■ Directions: Drop the pictures and repeat the remaining data exactly.

■ Data for this exercise:
● ● ● ●

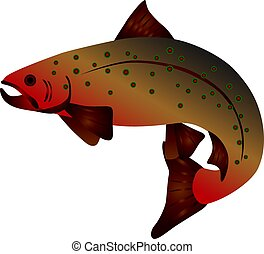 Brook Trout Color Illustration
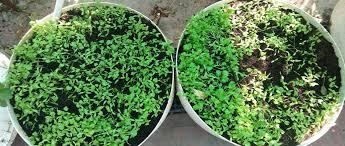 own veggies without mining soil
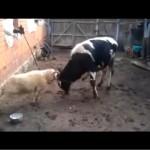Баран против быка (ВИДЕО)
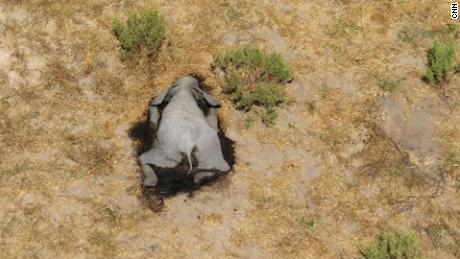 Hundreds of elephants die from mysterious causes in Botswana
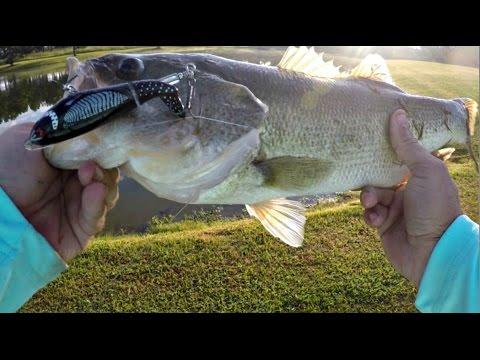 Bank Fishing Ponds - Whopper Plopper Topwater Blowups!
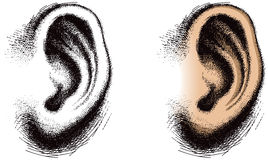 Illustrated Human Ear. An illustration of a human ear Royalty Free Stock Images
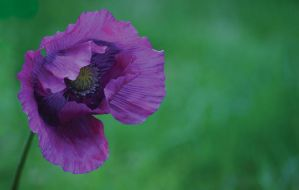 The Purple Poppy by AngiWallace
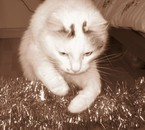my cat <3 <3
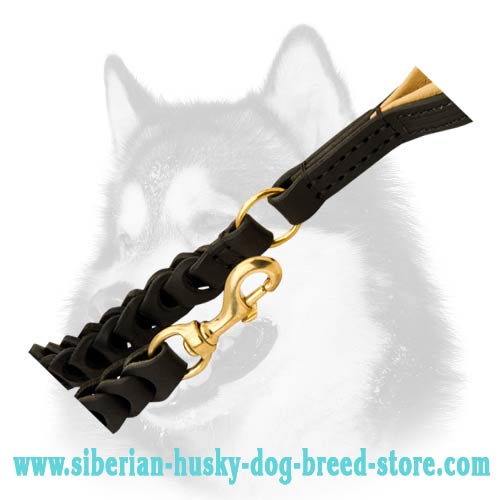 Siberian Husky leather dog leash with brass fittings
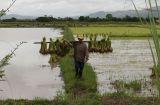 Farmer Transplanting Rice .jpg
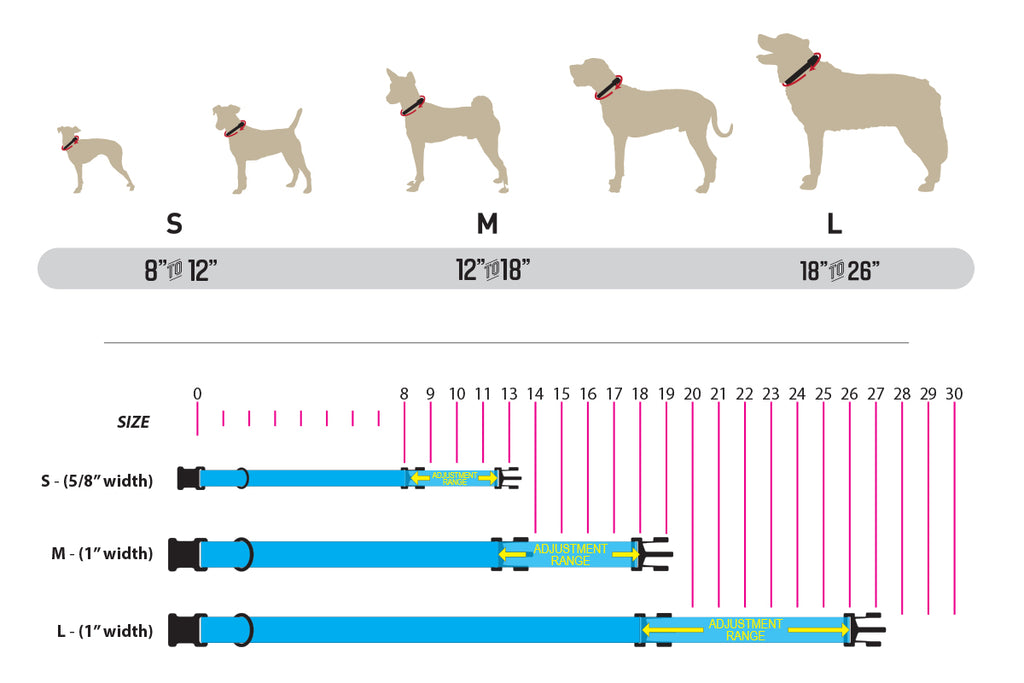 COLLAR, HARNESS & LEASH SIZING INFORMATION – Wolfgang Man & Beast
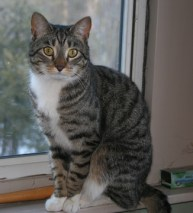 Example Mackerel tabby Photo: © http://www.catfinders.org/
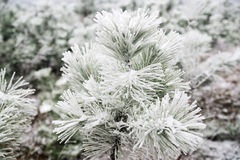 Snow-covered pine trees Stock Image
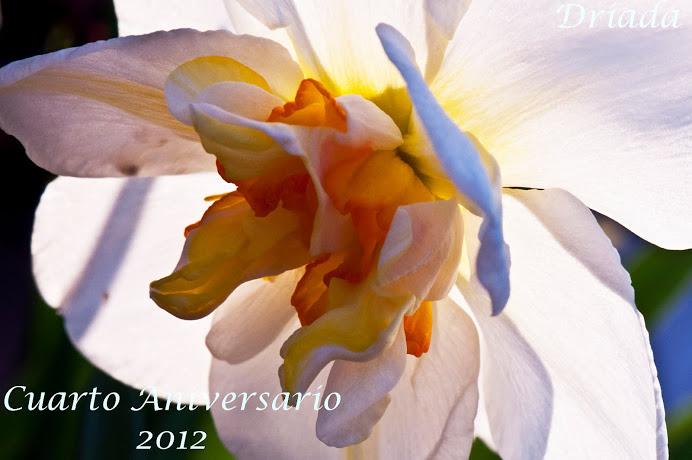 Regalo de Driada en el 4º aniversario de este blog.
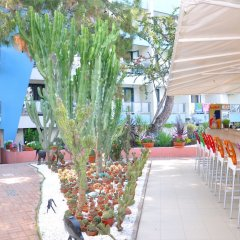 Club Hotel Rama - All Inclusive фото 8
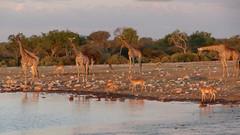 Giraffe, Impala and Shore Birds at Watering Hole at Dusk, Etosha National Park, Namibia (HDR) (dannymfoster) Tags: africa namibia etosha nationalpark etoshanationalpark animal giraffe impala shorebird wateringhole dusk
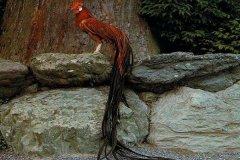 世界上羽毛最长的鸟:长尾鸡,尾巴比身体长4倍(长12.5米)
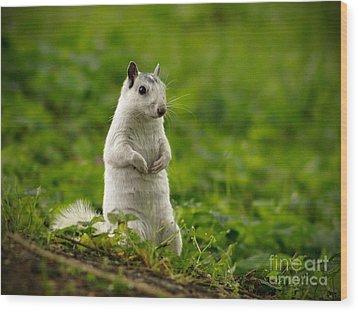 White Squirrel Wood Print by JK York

● ● ● ●

■ Exercise response:
 Brook Trout Color Illustration
 own veggies without mining soil
Баран против быка (ВИДЕО)
 Hundreds of elephants die from mysterious causes in Botswana
 Bank Fishing Ponds - Whopper Plopper Topwater Blowups!
 Illustrated Human Ear. An illustration of a human ear Royalty Free Stock Images
 The Purple Poppy by AngiWallace
my cat <3 <3
 Siberian Husky leather dog leash with brass fittings
 Farmer Transplanting Rice .jpg
 COLLAR, HARNESS & LEASH SIZING INFORMATION – Wolfgang Man & Beast
 Example Mackerel tabby Photo: © http://www.catfinders.org/
 Snow-covered pine trees Stock Image
 Regalo de Driada en el 4º aniversario de este blog.
 Club Hotel Rama - All Inclusive фото 8
 Giraffe, Impala and Shore Birds at Watering Hole at Dusk, Etosha National Park, Namibia (HDR) (dannymfoster) Tags: africa namibia etosha nationalpark etoshanationalpark animal giraffe impala shorebird wateringhole dusk
 世界上羽毛最长的鸟:长尾鸡,尾巴比身体长4倍(长12.5米)
 White Squirrel Wood Print by JK York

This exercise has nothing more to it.